I believe these things are principally chargeable to Congressional legislation touching the purchase and coinage of silver by the General Government.
This legislation is embodied in a statute passed on the 14th day of July, 1890, which was the culmination of much agitation on the subject involved, and which may be considered a truce, after a long struggle, between the advocates of free silver coinage and those intending to be more conservative.
Undoubtedly the monthly purchases by the Government of 4,500,000 ounces of silver, enforced under that statute, were regarded by those interested in silver production as a certain guaranty of its increase in price. The result, however, has been entirely different, for immediately following a spasmodic and slight rise the price of silver began to fall after the passage of the act, and has since reached the lowest point ever known. This disappointing result has led to renewed and persistent effort in the direction of free silver coinage.
Meanwhile not only are the evil effects of the operation of the present law constantly accumulating, but the result to which its execution must inevitably lead is becoming palpable to all who give the least heed to financial subjects.

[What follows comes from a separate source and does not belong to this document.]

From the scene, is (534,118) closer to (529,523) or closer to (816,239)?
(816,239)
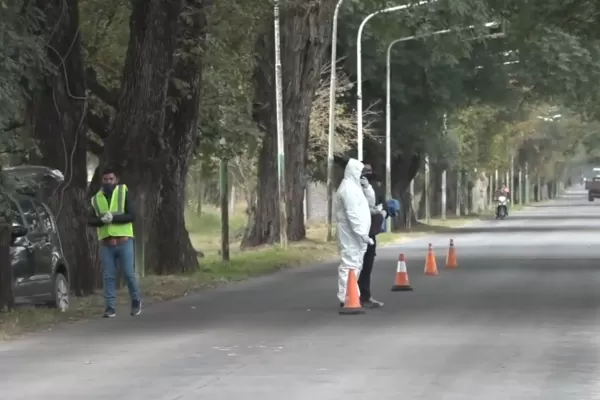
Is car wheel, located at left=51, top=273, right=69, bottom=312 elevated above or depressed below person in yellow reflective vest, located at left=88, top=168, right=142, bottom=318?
below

This law provides that in payment for the 4,500,000 ounces of silver bullion which the Secretary of the Treasury is commanded to purchase monthly there shall be issued Treasury notes redeemable on demand in gold or silver coin, at the discretion of the Secretary of the Treasury, and that said notes may be reissued. It is, however, declared in the act to be “the established policy of the United States to maintain the two metals on a parity with each other upon the present legal ratio or such ratio as may be provided by law.” This declaration so controls the action of the Secretary of the Treasury as to prevent his exercising the discretion nominally vested in him if by such action the parity between gold and silver may be disturbed. Manifestly a refusal by the Secretary to pay these Treasury notes in gold if demanded would necessarily result in their discredit and depreciation as obligations payable only in silver, and would destroy the parity between the two metals by establishing a discrimination in favor of gold.
Up to the 15th day of July, 1893, these notes had been issued in payment of silver-bullion purchases to the amount of more than $147,000,000. While all but a very small quantity of this bullion remains uncoined and without usefulness in the Treasury, many of the notes given in its purchase have been paid in gold. This is illustrated by the statement that between the 1st day of May, 1892, and the 15th day of July, 1893, the notes of this kind issued in payment for silver bullion amounted to a little more than $54,000,000, and that during the same period about $49,000,000 were paid by the Treasury in gold for the redemption of such notes.
The policy necessarily adopted of paying these notes in gold has not spared the gold reserve of $100,000,000 long ago set aside by the Government for the redemption of other notes, for this fund has already been subjected to the payment of new obligations amounting to about $150,000,000 on account of silver purchases, and has as a consequence for the first time since its creation been encroached upon.